> _PROBLEM TO WORK ON_
Transcribe, without alteration, only the lines from the one containing "United States, site sanjuan_2016_Unit028_SWTB009." through the last line of the material, both ends included.

> _GIVEN RECORDS_
· · ·

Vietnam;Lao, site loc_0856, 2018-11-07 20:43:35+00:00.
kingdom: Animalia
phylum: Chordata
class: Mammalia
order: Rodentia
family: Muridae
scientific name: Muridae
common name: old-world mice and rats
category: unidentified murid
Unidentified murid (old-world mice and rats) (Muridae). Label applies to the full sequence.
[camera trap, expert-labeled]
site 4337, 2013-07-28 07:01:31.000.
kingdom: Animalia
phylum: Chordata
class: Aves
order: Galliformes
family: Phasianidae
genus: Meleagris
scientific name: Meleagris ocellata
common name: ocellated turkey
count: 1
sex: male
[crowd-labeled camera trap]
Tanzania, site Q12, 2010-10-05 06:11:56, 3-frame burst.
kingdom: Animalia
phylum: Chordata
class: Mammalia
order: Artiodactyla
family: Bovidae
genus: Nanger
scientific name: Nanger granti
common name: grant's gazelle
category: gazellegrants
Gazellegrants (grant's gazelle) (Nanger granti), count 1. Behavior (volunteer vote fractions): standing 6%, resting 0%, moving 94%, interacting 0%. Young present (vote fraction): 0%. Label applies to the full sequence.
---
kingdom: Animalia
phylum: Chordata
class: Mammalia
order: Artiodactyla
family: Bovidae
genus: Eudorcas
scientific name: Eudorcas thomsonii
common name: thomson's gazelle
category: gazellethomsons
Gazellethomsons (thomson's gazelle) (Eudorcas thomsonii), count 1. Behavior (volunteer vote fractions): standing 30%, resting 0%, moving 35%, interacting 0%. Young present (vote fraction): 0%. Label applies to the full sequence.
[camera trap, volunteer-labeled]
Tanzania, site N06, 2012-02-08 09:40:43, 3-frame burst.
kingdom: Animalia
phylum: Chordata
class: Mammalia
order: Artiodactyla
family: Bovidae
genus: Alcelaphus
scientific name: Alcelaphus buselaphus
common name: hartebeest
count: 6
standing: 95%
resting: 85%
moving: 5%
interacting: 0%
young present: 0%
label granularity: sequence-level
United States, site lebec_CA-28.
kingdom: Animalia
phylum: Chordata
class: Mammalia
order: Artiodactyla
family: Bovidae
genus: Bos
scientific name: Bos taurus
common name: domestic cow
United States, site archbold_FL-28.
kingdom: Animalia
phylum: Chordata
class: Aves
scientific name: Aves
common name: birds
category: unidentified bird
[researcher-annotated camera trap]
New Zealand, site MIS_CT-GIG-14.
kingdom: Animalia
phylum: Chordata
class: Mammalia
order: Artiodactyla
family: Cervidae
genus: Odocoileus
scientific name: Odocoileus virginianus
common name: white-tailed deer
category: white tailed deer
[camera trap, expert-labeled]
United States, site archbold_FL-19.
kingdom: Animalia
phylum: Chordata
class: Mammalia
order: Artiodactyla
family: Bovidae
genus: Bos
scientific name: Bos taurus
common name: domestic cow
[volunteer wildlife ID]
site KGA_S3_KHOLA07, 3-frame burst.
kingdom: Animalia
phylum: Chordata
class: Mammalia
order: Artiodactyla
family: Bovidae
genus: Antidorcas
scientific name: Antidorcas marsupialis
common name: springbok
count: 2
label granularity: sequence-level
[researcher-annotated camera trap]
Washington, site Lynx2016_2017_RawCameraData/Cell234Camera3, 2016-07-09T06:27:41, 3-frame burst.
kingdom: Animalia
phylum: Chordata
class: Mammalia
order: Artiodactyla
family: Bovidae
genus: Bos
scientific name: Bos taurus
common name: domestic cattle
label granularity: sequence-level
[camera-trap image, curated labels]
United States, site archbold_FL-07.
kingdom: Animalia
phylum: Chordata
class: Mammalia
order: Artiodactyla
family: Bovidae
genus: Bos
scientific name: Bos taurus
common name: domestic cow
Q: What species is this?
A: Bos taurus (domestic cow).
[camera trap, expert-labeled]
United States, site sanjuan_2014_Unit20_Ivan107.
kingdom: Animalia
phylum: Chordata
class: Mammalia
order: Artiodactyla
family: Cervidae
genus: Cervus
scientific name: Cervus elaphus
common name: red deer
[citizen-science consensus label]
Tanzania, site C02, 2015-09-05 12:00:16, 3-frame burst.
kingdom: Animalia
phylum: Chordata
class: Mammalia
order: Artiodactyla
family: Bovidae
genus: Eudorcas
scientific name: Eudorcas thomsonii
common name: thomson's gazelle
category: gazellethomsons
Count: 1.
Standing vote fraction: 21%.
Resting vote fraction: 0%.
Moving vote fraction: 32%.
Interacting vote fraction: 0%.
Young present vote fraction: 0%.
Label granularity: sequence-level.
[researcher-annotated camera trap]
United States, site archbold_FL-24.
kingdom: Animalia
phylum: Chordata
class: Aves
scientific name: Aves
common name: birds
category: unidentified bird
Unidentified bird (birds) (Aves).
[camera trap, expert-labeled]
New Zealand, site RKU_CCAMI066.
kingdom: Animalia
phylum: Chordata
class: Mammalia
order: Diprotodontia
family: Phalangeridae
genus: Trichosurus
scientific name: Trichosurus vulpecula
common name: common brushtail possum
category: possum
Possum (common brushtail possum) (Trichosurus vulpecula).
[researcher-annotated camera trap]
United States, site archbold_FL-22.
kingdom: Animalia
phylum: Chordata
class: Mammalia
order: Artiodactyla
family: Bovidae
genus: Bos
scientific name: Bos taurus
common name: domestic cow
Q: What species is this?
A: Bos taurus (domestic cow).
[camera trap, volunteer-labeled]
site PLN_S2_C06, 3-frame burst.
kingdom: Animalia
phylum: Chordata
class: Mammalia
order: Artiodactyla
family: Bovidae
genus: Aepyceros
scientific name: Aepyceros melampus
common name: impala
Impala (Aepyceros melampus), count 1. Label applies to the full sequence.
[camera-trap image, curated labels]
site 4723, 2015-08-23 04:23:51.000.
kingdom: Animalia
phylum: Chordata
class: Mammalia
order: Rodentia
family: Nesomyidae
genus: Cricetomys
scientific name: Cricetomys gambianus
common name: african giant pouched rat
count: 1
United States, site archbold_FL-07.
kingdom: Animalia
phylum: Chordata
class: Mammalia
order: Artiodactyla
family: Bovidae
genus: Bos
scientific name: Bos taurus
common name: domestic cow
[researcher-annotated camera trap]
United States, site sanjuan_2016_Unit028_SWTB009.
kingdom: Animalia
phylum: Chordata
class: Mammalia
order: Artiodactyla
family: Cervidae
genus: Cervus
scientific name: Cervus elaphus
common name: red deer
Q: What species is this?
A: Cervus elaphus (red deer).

· · ·

> _RESPONSE TO THIS EXERCISE_
United States, site sanjuan_2016_Unit028_SWTB009.
kingdom: Animalia
phylum: Chordata
class: Mammalia
order: Artiodactyla
family: Cervidae
genus: Cervus
scientific name: Cervus elaphus
common name: red deer
Q: What species is this?
A: Cervus elaphus (red deer).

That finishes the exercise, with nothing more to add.